«За “Брандом” как бы сам собой последовал “Пер Гюнт”», – сообщал Ибсен в одном письме[4], а в другом[5] писал: «“Пер Гюнт” – это прямая противоположность “Бранда”». В самом деле, у героя его первой драматической поэмы нет достойных его оппонентов: если не считать таковым самого Господа Бога, все остальные слишком мелки и одолевают его, лишь объединившись, толпой. Поэтому пламенные монологи священника, не находя достойного ответа, повисают в воздухе, и он борется главным образом сам с собой. Такова, по-видимому, причина подвигнувшая Ибсена на создание образа Пера Гюнта, воплощающего худшие, по мысли Ибсена, черты норвежского национального характера – все те же «дух соглашательства», половинчатость и приспособленчество, социальную и психологическую мимикрию, которые позволяют герою выживать чуть ли не в любых обстоятельствах, но лишают его собственного личностного содержания, собственного ядра: вот почему Пер сравнивается то с луковицей, то с перекати-поле. Будь Ибсен до конца последователен в своей сатире, перед нами предстала бы трагическая фигура сродни «полому внутри» человеку Т. С. Элиота (1888–1965). К счастью, почти эфемерной, но чрезвычайно стойкой сердцевиной Ибсен своего героя все-таки наделил: Пер Гюнт, проходимец и человек в общем-то никчемный, вместе с тем – безудержный мечтатель и фантазер, более того, он по сути своей – поэт. Мечта о несбыточном королевстве гонит его по миру, и он предстает перед нами не просто как пустопорожний бездельник, но как очарованный видениями и ошибающийся на пути своей жизни грешник, которого черт, конечно же, в назидание публике поволочит в ад, но которого нам, зрителям своего рода моралите, несомненно жаль. В каждом из нас, наверное, тоже сидит крупица «гюнтовского», по собственному выражению драматурга, «начала».
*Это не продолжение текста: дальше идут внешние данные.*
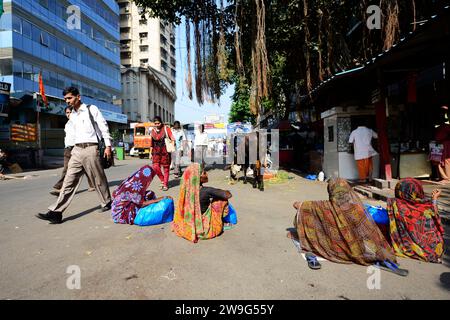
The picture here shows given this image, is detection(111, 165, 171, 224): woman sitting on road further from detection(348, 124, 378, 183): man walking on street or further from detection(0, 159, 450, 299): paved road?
detection(348, 124, 378, 183): man walking on street

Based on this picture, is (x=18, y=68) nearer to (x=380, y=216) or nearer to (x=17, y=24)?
(x=17, y=24)

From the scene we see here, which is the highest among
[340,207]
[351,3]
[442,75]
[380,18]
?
[351,3]

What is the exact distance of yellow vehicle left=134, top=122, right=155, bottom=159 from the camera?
25.7 m

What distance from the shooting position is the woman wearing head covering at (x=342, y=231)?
9.92ft

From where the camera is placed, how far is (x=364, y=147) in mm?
7480

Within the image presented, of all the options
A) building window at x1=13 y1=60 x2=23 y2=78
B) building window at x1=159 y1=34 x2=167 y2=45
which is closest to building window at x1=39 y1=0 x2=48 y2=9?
building window at x1=13 y1=60 x2=23 y2=78

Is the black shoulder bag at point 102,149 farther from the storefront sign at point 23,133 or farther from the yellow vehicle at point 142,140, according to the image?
the yellow vehicle at point 142,140

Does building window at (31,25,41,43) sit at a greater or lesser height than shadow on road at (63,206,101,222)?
greater

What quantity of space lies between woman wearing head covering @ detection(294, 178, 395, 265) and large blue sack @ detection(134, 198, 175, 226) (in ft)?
6.81

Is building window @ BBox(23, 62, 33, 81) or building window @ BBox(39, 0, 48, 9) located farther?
building window @ BBox(39, 0, 48, 9)
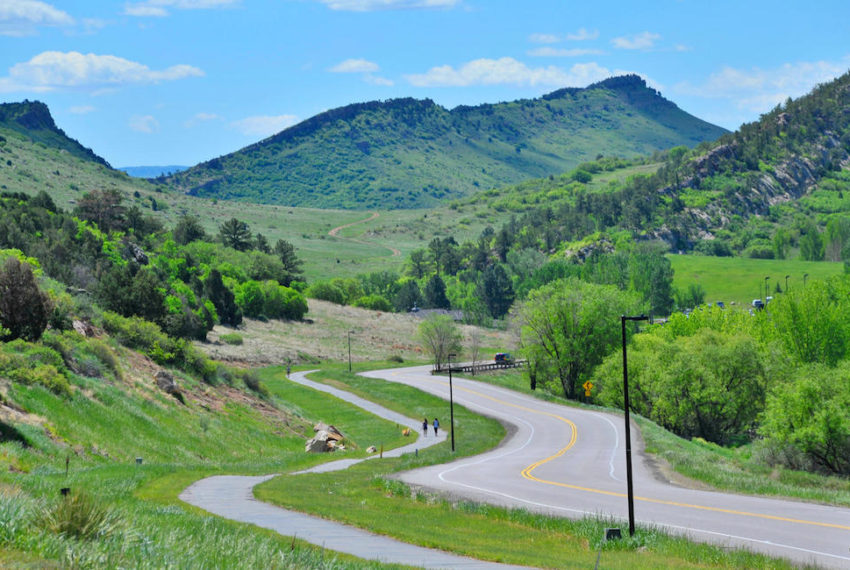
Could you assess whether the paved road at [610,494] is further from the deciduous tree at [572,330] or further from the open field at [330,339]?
the open field at [330,339]

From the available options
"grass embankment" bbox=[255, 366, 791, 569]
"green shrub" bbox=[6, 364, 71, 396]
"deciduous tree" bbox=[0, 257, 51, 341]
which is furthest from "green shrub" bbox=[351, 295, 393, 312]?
"green shrub" bbox=[6, 364, 71, 396]

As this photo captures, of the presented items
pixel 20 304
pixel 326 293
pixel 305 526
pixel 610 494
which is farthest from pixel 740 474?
pixel 326 293

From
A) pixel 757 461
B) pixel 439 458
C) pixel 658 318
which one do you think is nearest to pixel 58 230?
pixel 439 458

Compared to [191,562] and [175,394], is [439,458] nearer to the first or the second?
[175,394]

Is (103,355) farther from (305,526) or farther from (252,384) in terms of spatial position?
(305,526)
«Пер Гюнт» явился прощанием Ибсена с большой стихотворной формой, хотя и не с поэзией вообще, которой исподволь, в форме лирического подтекста, проникнута проза всех его великих пьес. Драматург напишет и напечатает еще несколько стихотворений, в которых блеснет иронией и виртуозной версификацией («Письмо с воздушным шаром шведской даме», 1870), подтвердит, что, даже находясь в долгой добровольной эмиграции, он по-прежнему верен родине («Сожженные корабли», 1871), хотя нисколько не утратил радикальности своих убеждений («Письмо в стихах», 1875) и по-прежнему считает творчество – не игрой, а весьма серьезным и ответственным делом («Четверостишие», 1877). Каждая новая драма Ибсена будет неизменно вызывать похвалы, резкое неприятие, а иногда и бурные дискуссии, подчас имевшие к его творчеству весьма косвенное отношение (как, например, о женской эмансипации в связи с пьесой «Кукольный дом»). Спору нет, идеологические дискуссии важны и полезны, хотя Ибсен-художник всегда был и навсегда останется прежде всего поэтом. Достаточно вспомнить о монологе Пера Гюнта в сцене, следующей за освобождением Пера от страстного увлечения безумными пастушками, о колыбельной, которую он произносит над своей умирающей матерью, о песне ждущей его Сольвейг, наконец о поэтической зарисовке, которую Ибсен сделал, начиная работу над драмой «Строитель Сольнес» «В этом доме они…», блестяще переложенной на русский язык А. А. Ахматовой. Об этом же, рассуждая о романтизме Ибсена, но явно имея в виду его поэзию, пишет в своей статье «Ибсен-романтик» (1928) английский писатель-интеллектуал Э. М. Форстер (1879–1970):
«Но стоит нам перенести взгляд чуть в сторону, и социальные вопросы размываются, реформатор становится драматургом, а если взглянуть еще дальше, то увидишь, как драматург превратится в поэта, который чутко прислушивается к подземной поступи троллей. Ибо в глубине своей Ибсен – это Пер Гюнт. В бакенбардах и при орденах, он остается все тем же – околдованным в горах мальчиком.